§ Extract to read
#####

Jul 28 2019 01:03 AM - edited Jul 28 2019 01:23 AM
Been testing the transcription in Stream. For a multinational organization it is not really ready for prime time (too many accents to do well in English, and no direct support or languages other than Spanish). However, I do find potential in being able to export the auto-generated transcripts by senior leadership for purely text-related usage. That said, even if one is to tidy up the existing transcript there are many many rows of extra data between each text. Not just timecode but like this:
NOTE Confidence: 0.936690330505371
9eed9142-c299-42ed-96f1-fed2c6617e0c
00:00:21.476 --> 00:00:24.633
unchanged to make homes
cleaner and healthier.
NOTE Confidence: 0.909458994865417
e2af81c5-7559-4a57-8bf7-5f7b2c586c4e
00:00:27.370 --> 00:00:31.400
Delicate wool garments have
always been tricky to care for
The captions are not even on one editable row, and there are three lines (and blank rows not shown here) to be removed between each text. Over an hour meeting, or townhall presentation, this is a LOT of editing.
Has anyone come across a way to export and automate removal of the extra material in order to create a clean text document - a pure transcript and not a caption file?
Oct 18 2019 03:16 PM
@dhthompson I've been searching for an easy way to do this as well!

#####

§ Given task 1
Can you rewrite the Stream transcript thread from "Has anyone come" up to and including "this as well!", putting "subtitle file" in place of "caption file"?
§ Given task 2
Can you continue the Stream transcript thread after its final post?
The listing comes from a different source than the Stream transcript thread.

§ Data rows
#####

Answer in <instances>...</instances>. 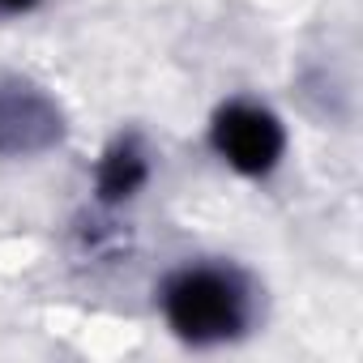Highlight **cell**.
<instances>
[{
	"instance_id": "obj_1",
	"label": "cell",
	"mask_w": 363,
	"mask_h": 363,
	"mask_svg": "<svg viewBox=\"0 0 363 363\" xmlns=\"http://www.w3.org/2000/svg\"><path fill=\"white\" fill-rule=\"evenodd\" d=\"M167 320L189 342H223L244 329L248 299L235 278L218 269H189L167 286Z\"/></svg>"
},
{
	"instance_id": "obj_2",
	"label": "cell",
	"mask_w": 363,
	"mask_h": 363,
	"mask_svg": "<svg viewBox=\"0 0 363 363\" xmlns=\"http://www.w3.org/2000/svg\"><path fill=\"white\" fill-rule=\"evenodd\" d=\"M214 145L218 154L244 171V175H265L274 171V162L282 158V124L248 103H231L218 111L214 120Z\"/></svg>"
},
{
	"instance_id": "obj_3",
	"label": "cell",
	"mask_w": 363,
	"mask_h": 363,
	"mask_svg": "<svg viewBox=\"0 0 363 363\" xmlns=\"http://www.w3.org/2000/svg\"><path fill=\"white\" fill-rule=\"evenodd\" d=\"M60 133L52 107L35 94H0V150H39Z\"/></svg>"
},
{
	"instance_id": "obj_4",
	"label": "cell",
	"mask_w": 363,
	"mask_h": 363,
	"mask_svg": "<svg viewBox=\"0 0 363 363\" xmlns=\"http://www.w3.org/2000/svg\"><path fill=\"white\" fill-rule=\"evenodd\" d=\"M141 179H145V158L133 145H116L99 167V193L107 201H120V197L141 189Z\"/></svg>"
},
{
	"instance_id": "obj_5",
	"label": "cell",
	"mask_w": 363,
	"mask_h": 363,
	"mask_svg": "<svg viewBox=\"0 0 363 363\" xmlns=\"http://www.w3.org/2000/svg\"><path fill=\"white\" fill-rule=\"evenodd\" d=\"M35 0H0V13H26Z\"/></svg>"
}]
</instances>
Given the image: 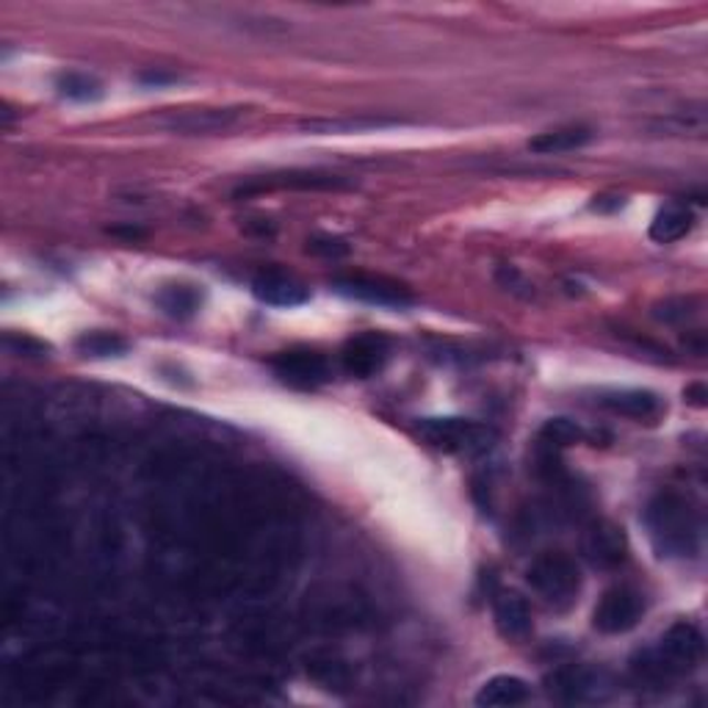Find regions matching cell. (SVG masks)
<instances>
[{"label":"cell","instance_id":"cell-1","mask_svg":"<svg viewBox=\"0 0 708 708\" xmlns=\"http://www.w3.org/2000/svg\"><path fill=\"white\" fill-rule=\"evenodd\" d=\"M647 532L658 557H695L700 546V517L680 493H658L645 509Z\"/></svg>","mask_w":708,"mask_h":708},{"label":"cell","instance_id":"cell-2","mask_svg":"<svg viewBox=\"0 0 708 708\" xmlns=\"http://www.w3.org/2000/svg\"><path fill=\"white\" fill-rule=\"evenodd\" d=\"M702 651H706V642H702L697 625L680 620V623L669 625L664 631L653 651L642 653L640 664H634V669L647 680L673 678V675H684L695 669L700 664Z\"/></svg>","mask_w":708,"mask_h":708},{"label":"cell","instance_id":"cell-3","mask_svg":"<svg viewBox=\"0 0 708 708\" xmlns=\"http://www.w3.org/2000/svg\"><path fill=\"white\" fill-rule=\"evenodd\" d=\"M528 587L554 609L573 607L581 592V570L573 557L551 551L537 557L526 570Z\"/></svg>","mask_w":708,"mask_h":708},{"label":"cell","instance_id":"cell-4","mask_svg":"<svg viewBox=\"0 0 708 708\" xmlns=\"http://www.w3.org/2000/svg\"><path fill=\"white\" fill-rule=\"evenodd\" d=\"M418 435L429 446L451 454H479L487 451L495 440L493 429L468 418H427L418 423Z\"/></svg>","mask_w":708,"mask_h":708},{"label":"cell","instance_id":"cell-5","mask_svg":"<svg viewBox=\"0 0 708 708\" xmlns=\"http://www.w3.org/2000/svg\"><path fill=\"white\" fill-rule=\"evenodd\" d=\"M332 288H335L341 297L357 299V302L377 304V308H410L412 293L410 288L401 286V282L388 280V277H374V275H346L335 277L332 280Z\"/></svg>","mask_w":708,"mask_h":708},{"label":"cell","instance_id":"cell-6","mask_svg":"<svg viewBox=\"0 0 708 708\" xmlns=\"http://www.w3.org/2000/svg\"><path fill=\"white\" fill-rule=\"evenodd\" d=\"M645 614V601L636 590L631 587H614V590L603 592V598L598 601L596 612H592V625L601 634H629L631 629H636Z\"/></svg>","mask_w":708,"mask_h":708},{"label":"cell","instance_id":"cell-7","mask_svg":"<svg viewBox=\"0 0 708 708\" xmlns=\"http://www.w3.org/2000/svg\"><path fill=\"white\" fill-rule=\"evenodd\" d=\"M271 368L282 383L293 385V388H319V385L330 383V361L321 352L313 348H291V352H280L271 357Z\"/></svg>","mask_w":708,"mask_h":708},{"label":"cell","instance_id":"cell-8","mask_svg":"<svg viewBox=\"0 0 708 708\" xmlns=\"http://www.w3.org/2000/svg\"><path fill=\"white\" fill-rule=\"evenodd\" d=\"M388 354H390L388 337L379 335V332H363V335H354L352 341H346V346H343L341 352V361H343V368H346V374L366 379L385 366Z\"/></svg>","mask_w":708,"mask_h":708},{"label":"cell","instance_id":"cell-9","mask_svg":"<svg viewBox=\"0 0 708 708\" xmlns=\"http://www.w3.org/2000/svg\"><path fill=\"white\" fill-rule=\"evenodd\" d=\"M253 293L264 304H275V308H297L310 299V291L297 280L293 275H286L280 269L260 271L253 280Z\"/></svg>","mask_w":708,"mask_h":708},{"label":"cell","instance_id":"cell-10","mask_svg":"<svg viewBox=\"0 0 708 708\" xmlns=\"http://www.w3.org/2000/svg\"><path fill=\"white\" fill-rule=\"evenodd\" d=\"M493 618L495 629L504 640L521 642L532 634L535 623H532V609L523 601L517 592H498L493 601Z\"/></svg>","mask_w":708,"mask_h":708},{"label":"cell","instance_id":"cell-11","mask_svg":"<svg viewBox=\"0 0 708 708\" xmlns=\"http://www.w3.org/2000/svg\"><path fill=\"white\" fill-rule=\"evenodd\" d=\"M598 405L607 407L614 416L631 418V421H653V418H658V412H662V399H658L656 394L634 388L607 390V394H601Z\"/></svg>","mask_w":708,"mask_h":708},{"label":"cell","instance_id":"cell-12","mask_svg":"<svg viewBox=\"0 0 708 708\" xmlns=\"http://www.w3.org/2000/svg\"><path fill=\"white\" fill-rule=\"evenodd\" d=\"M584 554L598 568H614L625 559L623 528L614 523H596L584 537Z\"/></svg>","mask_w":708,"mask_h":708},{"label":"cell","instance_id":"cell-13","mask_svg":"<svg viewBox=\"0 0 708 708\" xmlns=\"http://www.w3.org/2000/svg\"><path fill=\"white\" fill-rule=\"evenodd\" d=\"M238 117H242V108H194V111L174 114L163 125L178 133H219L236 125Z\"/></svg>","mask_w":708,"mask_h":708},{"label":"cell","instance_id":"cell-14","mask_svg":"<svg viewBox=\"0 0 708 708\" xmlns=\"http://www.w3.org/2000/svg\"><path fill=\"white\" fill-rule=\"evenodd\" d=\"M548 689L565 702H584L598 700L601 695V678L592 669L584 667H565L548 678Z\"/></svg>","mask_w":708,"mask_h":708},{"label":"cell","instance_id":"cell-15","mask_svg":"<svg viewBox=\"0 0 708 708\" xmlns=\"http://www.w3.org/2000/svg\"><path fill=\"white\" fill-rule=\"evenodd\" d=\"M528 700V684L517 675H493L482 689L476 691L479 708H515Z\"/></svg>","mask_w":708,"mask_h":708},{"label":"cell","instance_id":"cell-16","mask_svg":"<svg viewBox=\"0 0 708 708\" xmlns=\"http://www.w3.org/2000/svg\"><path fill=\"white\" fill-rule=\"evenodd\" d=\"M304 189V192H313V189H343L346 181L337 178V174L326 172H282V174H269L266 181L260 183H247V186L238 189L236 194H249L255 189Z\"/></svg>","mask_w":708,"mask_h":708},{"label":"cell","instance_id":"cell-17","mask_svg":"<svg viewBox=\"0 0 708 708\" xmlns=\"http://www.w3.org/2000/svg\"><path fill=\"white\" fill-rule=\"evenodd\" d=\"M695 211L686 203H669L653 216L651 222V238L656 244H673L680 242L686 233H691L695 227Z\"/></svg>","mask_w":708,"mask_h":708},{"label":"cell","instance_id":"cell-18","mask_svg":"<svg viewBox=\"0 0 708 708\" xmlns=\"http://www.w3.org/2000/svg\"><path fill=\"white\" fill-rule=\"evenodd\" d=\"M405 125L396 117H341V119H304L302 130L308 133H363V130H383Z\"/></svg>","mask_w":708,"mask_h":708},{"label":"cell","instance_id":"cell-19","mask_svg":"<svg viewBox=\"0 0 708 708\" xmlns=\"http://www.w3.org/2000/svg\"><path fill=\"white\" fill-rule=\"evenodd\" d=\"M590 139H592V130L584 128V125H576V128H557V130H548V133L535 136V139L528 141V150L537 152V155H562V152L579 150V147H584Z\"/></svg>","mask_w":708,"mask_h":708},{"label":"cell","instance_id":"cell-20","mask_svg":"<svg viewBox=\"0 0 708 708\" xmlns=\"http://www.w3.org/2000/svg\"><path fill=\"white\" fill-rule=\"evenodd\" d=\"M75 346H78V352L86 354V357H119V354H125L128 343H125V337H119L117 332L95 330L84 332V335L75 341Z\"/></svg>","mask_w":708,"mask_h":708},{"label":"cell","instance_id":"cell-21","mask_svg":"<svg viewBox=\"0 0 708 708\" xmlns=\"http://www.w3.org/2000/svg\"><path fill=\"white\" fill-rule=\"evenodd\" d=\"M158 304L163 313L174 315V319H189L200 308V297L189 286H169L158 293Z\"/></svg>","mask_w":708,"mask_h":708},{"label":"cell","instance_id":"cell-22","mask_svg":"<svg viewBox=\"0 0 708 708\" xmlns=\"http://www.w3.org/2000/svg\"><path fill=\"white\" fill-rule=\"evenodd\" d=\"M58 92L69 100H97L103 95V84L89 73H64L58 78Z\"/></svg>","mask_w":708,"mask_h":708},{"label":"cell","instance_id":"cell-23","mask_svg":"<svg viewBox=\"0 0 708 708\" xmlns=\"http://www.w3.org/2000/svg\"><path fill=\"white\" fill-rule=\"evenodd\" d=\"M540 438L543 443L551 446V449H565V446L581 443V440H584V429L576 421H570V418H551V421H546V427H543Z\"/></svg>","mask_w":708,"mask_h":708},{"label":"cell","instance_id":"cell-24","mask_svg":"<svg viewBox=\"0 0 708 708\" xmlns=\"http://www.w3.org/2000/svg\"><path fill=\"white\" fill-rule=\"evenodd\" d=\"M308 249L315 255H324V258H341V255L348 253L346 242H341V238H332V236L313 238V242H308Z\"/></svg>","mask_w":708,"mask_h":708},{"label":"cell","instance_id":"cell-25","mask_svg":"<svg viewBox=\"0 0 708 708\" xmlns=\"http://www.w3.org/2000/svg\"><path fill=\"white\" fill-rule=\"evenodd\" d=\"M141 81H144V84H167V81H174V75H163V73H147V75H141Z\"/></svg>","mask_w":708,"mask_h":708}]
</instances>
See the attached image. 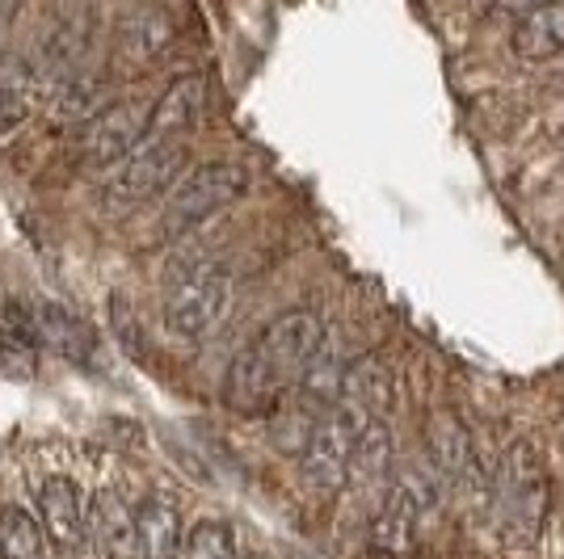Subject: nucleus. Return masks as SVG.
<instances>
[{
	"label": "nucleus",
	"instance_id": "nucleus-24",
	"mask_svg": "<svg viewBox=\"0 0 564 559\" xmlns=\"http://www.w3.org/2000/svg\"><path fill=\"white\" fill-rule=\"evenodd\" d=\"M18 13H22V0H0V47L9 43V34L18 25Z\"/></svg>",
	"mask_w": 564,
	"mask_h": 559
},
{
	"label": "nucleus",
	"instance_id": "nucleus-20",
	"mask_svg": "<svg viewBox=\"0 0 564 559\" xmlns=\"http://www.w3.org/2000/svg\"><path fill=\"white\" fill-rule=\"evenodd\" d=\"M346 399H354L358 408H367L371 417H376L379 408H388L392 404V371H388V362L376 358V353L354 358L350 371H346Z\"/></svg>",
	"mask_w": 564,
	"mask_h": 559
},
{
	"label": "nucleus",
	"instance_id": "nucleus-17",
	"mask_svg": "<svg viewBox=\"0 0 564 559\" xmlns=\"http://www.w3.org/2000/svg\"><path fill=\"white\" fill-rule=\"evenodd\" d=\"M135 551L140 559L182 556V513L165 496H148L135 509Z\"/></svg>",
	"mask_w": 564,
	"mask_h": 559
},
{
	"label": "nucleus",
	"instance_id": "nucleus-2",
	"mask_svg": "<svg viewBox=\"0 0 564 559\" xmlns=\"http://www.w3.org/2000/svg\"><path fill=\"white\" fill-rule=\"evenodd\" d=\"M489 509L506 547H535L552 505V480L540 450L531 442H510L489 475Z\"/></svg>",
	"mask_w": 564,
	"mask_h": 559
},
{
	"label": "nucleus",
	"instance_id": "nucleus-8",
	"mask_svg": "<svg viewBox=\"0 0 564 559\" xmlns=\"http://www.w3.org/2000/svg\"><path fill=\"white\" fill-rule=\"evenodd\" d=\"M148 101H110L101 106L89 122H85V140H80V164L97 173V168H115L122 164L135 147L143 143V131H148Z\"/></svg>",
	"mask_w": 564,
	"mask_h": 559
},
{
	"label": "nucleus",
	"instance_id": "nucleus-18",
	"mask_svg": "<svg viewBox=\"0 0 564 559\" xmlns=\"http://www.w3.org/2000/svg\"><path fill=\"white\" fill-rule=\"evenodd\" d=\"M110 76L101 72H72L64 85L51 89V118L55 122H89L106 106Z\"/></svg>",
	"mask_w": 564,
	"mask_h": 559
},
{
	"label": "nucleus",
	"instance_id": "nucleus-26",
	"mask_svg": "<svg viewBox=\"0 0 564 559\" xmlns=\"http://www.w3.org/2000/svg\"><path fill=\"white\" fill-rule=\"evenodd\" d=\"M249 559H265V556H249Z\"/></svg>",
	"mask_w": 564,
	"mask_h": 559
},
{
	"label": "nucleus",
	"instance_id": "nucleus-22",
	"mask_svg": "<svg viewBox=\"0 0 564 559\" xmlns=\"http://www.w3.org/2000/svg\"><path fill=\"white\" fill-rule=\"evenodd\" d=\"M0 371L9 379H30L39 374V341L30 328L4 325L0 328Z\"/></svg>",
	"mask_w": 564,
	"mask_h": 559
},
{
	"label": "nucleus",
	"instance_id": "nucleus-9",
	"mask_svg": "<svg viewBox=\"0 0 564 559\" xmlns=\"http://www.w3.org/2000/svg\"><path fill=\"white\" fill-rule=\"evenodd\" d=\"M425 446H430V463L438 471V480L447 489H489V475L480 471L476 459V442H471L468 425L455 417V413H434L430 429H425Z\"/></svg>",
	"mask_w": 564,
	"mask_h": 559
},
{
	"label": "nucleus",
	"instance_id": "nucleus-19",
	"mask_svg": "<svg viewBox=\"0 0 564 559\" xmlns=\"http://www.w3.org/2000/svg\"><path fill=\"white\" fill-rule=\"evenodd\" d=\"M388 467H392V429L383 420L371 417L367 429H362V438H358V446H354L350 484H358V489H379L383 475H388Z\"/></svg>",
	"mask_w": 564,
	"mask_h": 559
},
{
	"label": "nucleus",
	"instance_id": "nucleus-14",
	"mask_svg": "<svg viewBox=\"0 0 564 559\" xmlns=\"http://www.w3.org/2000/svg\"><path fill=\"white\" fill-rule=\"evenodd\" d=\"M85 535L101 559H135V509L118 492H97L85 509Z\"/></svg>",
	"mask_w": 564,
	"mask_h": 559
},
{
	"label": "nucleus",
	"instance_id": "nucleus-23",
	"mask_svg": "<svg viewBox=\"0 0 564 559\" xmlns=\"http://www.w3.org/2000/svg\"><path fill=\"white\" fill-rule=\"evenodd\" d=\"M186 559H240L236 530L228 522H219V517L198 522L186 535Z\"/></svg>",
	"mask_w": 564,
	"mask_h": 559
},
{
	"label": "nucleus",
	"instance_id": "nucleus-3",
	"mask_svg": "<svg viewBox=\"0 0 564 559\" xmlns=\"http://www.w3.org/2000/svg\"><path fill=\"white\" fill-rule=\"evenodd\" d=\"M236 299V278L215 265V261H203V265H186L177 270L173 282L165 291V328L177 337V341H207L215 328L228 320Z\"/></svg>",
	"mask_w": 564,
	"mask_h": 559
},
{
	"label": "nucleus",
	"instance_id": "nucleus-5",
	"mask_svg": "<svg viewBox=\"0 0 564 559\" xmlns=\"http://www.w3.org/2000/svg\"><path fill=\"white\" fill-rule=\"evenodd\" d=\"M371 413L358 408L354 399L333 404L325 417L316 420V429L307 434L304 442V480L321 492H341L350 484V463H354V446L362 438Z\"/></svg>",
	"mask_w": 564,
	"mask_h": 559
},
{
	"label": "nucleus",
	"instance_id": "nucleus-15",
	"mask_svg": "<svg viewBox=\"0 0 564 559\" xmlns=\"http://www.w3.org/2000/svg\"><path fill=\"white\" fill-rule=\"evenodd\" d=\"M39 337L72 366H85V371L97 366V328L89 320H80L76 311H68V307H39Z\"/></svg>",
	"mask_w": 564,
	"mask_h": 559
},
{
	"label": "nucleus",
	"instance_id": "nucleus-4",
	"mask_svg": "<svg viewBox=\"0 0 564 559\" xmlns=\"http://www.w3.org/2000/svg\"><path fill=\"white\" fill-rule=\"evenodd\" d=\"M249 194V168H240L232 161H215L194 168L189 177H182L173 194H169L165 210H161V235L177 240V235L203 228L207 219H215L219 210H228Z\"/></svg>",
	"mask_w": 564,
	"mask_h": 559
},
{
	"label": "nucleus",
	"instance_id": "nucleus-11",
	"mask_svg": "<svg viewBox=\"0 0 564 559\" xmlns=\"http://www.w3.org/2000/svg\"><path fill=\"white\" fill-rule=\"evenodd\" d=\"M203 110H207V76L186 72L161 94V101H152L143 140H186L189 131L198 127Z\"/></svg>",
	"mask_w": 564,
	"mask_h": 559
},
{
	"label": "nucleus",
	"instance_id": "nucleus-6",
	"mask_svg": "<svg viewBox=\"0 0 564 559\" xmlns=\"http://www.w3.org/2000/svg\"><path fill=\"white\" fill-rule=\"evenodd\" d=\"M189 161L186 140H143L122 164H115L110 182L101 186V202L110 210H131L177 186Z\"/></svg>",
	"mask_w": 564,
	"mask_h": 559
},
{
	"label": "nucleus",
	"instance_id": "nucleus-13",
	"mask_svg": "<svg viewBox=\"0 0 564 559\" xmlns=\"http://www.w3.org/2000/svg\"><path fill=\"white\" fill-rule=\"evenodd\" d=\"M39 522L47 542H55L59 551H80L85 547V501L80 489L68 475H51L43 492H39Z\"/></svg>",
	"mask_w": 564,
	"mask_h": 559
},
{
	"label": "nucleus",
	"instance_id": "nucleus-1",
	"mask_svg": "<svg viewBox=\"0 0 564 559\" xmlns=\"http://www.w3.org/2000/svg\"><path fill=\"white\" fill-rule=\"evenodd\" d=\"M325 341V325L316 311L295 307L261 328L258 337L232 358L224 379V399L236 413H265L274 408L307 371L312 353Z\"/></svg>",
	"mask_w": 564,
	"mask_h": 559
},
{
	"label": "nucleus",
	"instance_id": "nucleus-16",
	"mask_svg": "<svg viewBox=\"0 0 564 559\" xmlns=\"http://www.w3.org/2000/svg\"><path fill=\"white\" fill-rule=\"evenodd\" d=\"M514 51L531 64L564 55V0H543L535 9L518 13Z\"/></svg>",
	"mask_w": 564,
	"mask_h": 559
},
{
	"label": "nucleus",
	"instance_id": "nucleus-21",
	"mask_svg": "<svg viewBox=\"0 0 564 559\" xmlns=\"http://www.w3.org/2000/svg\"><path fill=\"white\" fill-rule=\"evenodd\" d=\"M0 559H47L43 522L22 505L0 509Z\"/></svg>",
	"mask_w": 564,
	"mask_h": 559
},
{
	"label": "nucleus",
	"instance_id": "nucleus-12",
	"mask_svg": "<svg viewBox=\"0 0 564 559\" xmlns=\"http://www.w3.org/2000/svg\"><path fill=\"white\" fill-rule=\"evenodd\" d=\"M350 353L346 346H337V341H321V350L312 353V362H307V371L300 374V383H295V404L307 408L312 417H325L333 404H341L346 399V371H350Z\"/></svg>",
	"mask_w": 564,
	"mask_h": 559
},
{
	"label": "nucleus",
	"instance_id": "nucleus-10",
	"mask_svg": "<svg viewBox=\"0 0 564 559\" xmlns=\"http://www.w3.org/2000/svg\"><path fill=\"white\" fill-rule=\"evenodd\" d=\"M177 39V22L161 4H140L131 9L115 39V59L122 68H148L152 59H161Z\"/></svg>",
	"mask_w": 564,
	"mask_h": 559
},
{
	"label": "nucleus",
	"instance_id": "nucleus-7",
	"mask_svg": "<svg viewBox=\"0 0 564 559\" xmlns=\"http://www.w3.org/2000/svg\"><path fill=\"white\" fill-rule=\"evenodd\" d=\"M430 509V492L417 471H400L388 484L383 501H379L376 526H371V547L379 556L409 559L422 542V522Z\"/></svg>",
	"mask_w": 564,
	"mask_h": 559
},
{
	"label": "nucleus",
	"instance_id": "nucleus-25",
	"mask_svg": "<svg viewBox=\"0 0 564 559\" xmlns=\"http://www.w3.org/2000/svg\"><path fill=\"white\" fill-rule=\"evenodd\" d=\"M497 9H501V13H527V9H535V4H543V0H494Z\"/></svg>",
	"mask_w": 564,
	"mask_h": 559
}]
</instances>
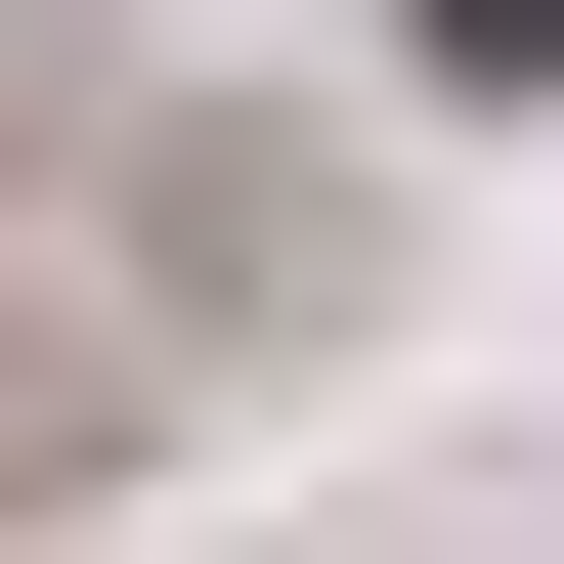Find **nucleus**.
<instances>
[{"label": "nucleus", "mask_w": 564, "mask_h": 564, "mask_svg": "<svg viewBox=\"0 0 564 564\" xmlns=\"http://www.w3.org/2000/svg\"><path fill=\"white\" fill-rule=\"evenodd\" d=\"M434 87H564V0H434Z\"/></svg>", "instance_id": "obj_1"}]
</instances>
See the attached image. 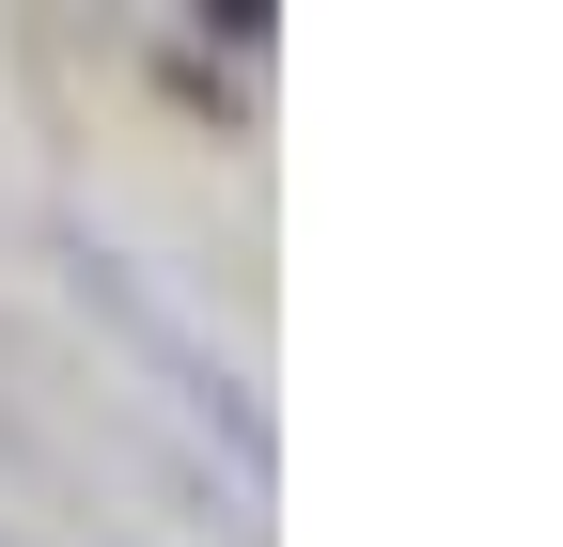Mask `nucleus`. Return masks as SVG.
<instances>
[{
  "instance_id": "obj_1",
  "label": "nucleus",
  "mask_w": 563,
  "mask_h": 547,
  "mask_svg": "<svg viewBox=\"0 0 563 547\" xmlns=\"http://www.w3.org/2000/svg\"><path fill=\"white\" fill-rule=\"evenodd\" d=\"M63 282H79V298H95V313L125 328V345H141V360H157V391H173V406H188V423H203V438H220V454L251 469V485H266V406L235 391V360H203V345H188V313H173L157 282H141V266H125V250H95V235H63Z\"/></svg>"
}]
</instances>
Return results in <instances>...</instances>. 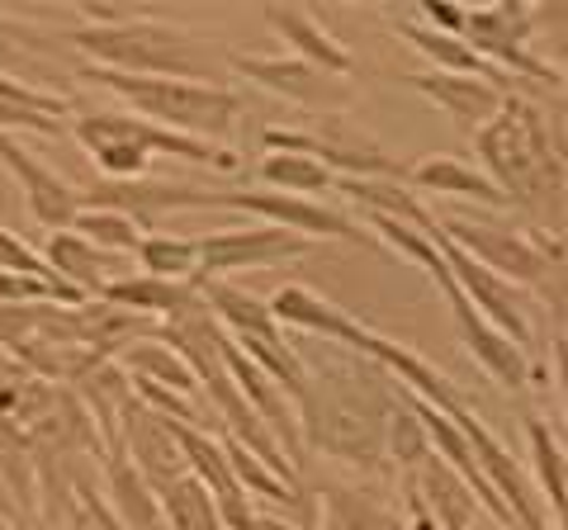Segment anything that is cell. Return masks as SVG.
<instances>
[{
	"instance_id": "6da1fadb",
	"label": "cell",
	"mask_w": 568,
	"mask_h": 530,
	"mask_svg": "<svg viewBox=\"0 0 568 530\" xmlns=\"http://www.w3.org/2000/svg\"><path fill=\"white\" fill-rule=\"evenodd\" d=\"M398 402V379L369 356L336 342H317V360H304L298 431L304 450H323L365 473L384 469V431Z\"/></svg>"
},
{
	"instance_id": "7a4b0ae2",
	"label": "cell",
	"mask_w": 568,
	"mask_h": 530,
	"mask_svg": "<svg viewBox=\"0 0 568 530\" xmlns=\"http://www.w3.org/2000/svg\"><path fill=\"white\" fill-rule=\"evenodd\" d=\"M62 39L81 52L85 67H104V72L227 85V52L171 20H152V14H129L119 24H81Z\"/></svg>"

#####

§ Task result 1
Has anyone come across a way to export and automate removal of the extra material in order to create a clean text document - a pure transcript and not a subtitle file?
Oct 18 2019 03:16 PM
@dhthompson I've been searching for an easy way to do this as well!

§ Task result 2
Dec 11 2019 02:23 PM
@dhthompson, I found a workaround. Download the script at Stream. Select all and copy and paste into Excel. Do a find and replace on "NOTE*" and replace with nothing (blank). Then do the same for "*-*". That should get rid of everything but the text. Then to get rid of the blank rows, do ctrl G to open the "Go to" popup. Click "Special". Select "Blanks". In the Home menu of Excel, go to the "Cells" section. Click the "Delete" drop down and select "delete sheet rows". Then I copied the text to Word and read through it. Still not great but a lot better than with all the data between the transcript text. Hope that helps.
Jan 03 2020 01:04 PM
Solution@Agentjh @dhthompson @mdlau - I just created a short web utility to clean up the Stream transcript VTT files for when you just want to get the text from the file without the metadata, time codes, and blank lines.
I linked the utility from the bottom of this help doc page: https://aka.ms/StreamVTTCleaner
Give it a try and see if this is useful for you.
The web utility I created is just a quick workaround, ideally this would be built into Stream itself directly. You should add your comments and votes to this idea in our ideas forum: https://techcommunity.microsoft.com/t5/microsoft-stream-ideas/allow-export-of-transcript/idi-p/20546...
Jan 31 2020 12:26 AM
Hi Marc.
I am new at Stream and I have a problem with the captions I have uploaded to my videoes via a .vtt file.
When I change some of my captions due to wrong devision of the sentences, fx. deleting a line I do not need anylonger, I can not delete the timeline so it would not show anymore. Please see the attached image, I hope it will show my problem.
Is there a way to delete this lines? When I try to click "Remove", nothing happens.
Thanks in advance :)
May 03 2020 08:05 AM
Thank you so much! You should make it more obvious on Google, this is super relevant tool and So useful. Thanks! @Marc Mroz
May 04 2020 10:19 PM
Hi @MarcMroz - any tips on helping this to work? I get the option to browse for a file to upload....then nothing!
May 21 2020 03:25 PM
@Marc Mroz WOW! I just tried your Clean-Up utility and it's amazing! Thank you so much for creating it. I tested it with a meeting that was just over an hour and the transcript as downloaded from Stream was 130 pages. Your utility removed all the unnecessary metadata and blanks in a matter of about 2 seconds!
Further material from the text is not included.